Stored data:
-- Opening Marker --

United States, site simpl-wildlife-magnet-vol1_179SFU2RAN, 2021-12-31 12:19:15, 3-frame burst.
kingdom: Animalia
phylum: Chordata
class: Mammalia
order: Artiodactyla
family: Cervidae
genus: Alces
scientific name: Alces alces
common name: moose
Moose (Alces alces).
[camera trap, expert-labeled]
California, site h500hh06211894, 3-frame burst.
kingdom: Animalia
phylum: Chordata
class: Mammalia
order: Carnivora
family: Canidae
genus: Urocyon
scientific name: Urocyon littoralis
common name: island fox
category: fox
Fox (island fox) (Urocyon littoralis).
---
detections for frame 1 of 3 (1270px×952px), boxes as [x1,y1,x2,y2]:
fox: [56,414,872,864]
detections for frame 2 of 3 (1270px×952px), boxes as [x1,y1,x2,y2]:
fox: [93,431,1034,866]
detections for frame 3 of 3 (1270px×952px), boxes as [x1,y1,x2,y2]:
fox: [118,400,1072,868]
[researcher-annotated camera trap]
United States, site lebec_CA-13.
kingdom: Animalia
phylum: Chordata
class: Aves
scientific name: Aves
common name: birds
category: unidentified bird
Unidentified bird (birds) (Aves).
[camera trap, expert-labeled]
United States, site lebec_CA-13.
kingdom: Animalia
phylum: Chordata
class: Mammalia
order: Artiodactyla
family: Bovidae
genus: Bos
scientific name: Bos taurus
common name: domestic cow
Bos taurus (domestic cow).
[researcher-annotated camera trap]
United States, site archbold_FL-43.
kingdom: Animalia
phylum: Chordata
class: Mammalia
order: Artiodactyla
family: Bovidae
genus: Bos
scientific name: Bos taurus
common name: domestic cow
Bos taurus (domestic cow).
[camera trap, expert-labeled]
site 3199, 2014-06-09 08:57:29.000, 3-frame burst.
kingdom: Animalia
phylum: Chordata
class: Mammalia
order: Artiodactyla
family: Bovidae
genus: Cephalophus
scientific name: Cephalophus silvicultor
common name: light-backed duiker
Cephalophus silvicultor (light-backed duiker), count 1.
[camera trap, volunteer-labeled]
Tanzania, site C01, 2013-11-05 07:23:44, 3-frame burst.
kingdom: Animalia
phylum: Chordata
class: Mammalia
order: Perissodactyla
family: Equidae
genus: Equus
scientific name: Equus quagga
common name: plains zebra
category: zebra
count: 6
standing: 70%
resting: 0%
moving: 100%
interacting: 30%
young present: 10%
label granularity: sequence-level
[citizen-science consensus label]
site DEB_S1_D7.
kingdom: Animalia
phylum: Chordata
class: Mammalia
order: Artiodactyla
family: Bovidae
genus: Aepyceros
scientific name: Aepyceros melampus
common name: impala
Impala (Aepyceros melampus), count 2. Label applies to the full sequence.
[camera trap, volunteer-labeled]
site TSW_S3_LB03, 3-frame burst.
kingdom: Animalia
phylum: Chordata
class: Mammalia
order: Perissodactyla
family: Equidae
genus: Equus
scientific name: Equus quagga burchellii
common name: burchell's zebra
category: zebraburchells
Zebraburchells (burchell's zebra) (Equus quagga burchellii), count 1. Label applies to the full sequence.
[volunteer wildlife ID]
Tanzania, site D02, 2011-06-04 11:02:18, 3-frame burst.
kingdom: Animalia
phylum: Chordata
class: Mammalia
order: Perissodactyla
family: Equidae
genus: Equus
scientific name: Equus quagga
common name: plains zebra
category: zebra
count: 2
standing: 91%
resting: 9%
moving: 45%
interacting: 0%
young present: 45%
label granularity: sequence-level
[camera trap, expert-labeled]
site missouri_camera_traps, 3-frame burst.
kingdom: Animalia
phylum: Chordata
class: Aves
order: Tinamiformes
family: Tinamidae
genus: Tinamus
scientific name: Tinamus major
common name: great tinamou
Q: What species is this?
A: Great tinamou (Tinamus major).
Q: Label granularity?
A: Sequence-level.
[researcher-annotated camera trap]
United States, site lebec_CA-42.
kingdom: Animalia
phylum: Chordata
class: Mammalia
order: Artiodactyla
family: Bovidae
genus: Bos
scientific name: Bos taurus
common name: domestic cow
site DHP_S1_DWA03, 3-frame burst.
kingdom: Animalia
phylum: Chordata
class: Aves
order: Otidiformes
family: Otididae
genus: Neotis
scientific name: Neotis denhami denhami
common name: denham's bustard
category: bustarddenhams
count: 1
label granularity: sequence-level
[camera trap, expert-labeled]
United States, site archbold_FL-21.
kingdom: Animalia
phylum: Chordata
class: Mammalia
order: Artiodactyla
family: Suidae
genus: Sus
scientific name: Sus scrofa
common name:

-- Closing Marker --

* **Exercise brief**: Please go over the data above and copy each line with "wildlife" in it.

* **Result of this exercise**:
United States, site simpl-wildlife-magnet-vol1_179SFU2RAN, 2021-12-31 12:19:15, 3-frame burst.
[volunteer wildlife ID]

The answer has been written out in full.